If i end up moving on to more lucrative pastures from the cozy confines of 'the clinic', then there will definitely be much to miss. Mostly, it will be the 'team' that I work directly with, though the auxiliary staff is also, by and large, top notch. I get a similar feeling when I visit Tia's job........there is a certain cohesiveness and level of positivity that can really only happen with a smaller group. A kind of collective lightheartedness that makes even the most mundane tasks palatable. I have had the good fortunes to work with some very enjoyable people in my scattershot work history, but this has been the best combination thus far (because of a few sticks in the mud at RC and a suffocating corporate culture at Cambridge, not because there weren't some standout people at both places that I happily call my friends still). Which of course brings me to "moist" "panties."
We were just generally discussing things that we don't like. Gena's utter distaste for baked beans (which shouldn't be sweet according to her.......I emphatically disagree), to Kelly's annoyance with her husband drinking from the container and how I hate peanut butter with jelly (its an issue on know). Somehow the conversation turned to words. I don't know that there are any that I find horribly distasteful, but Gena hates the word moist and Kelly dislikes the word panties. This would have been the end of the story in most places I have worked........just an amusingly odd conversation quickly forgotten, but not with this group. We had fun with it. For the remainder of the day, we described everything that was even remotely applicable within Gena's earshot as 'moist' ('have you tried the cake downstairs, it is incredibly moist' or 'the weather is supposed to be awfully moist tomorrow') resulting in Gena cringing and giggling. Then, similarly, dropping the word panties into the conversation around Kelly. The main point, we had fun with it and it made the day enjoyable. It probably doesn't relate as well in the telling that I hope, but it is just an example of the many goofy/fun things that we all genuinely get into that make it seem like not just a group of people that work together, but a group of people that would hang out anyway. I will miss that camaraderie because, collectively, it isn't something that you find as an entire staff often (though I certainly hope to).
As for job stuff, the train is pulling forward, albeit at the speed of new ketchup from a glass bottle. My information has been forwarded to a separate company that performs the background/reference checks. I am not certain how long this will take, but I am not looking forward to having to sit down with Dr. P and walking away (my hope is honestly to stay on as a fill in when needed). I want to fill in more details about the 'possible' new job, but I don't want to jinx it along the way. As soon as the offer is on the table, I will spill the beans (preferably the Bush's baked variety).
Another slew of movies, most disappointing, that I have seen all or parts of.
Elizabeth: Went for the Oscar winning period piece and ended up pulling the cord on it 1/3 the way through. It moved slower than whatever line I pick at the supermarket.
Vicky Christina Barcelona: Woody Allen is an acquired taste. Kind of like Clamato. Also like Clamato, it is a taste I will evidently never acquire (or want to). Thumbs down for being so boring that I didnt even make it to Penelope Cruz and Scarlett Johansen making out.
Incredible Hulk: Sometimes having low expectations is a good thing, you are much more likely to be pleasantly surprised.

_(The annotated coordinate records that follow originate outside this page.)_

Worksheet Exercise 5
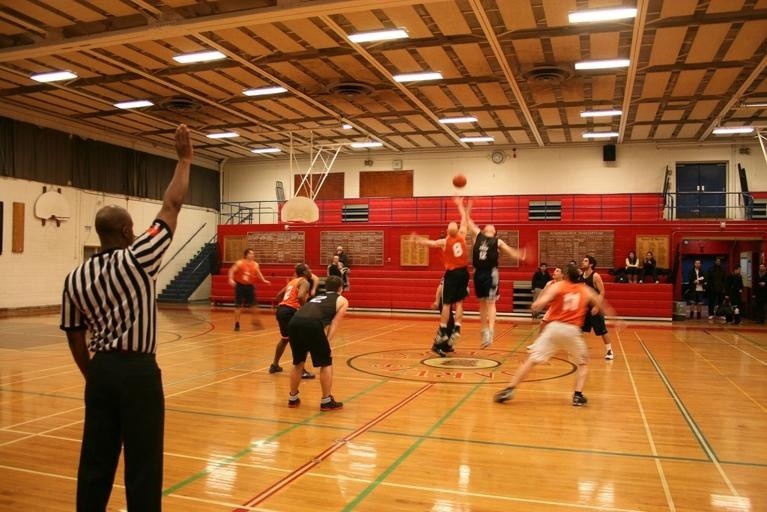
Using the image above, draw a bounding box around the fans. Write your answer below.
[523,66,574,84]
[159,96,205,113]
[326,81,375,97]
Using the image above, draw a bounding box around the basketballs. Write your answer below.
[452,176,467,188]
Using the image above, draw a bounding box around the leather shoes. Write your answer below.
[735,317,742,323]
[689,312,693,318]
[725,317,732,322]
[697,313,702,319]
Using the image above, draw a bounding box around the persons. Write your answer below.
[726,265,743,325]
[327,256,349,293]
[432,277,455,358]
[307,271,319,303]
[493,263,627,406]
[753,264,767,323]
[287,277,348,410]
[579,254,614,361]
[532,263,554,320]
[707,257,726,319]
[334,247,348,267]
[454,196,526,349]
[269,263,315,379]
[640,251,660,284]
[230,249,270,331]
[564,260,582,283]
[626,250,639,283]
[527,267,565,346]
[690,260,707,318]
[59,124,192,511]
[413,197,472,346]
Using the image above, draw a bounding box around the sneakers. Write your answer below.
[526,343,533,350]
[656,280,659,283]
[494,392,513,402]
[639,280,642,283]
[573,395,588,405]
[633,280,637,282]
[490,335,493,344]
[269,364,283,373]
[628,280,630,283]
[709,314,712,317]
[480,334,490,349]
[605,352,614,361]
[433,343,453,358]
[319,398,343,411]
[719,316,724,318]
[234,322,240,330]
[454,328,461,338]
[433,328,449,342]
[301,370,316,379]
[288,398,301,408]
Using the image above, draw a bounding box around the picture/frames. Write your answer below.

I feel better being pleasantly surprised when the fries are just right at McDonalds than I do feeling mildly disappointed with far more elegant fare. I felt the same way about this movie. Was it great? No. Was it better than I had reason to think it would be based on reviews/box office? Yes. Yummy fries all the way.
Return to Oz: Sure the special effects held up about as well as those cheap uncoated paper plates do after your third helping of baked beans (had to reference it), but it still brought back memories. Almost worth it just to see the brief intro by lead Faruza Balk (who has aged like Amy Winehouse's liver). A surprisingly dark turn by the Disney corp.

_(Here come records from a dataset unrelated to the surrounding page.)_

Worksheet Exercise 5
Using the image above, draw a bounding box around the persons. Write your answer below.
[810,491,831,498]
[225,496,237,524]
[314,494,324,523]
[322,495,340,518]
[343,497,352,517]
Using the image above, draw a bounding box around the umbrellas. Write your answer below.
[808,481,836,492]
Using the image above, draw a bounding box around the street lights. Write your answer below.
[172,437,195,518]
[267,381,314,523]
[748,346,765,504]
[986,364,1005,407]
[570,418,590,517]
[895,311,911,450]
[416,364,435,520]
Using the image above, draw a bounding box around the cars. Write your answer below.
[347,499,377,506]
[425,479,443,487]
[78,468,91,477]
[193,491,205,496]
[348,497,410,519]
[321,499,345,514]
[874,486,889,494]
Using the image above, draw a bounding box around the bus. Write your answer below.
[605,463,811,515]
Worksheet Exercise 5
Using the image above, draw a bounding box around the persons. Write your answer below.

Indiana Jones and the kingdom of the Crystal Skull: I was never a big fan of the Star Wars movies, so I didn't understand the collective outrage at George Lucas when he churned out 3 prequels that, though they made a ton of money, were widely reviled by both the hard core fans and casual viewers alike. It is sad to see your childhood memories dragged before you and then beaten into something barely recognizable. It is in this vein that I place this George Lucas travesty. From nuking the fridge, to swinging in the trees with CGI monkies, to the culminating UFO storyline, I can't think of a better way to Bruckheimer (aka: f-up) the franchise. Bravo!
On that note, I need to go take a moist shower and put on some clean man panties for dinner.
Oh yeah: your time waster du jour: For whatever reason, I love reviews. I read them about cars, movies, kitchen appliances that I have no intention of buying. Most of all though, I like reading reviews of things that I might actually put in my belly. Yes, it is nice to read about the newest restaurant, but I much prefer reading about the still I actually eat..........bring on the Impulsive Buy. Check it out...........the reviews are hilarious and frequently offensive in some way. I love it. http://www.theimpulsivebuy.com/
1 comment:
YES! NEW POST! And a long one too!
Booyeah. I hope I wasn't one the oppressing Cambridge folks. I was on the management side, you know.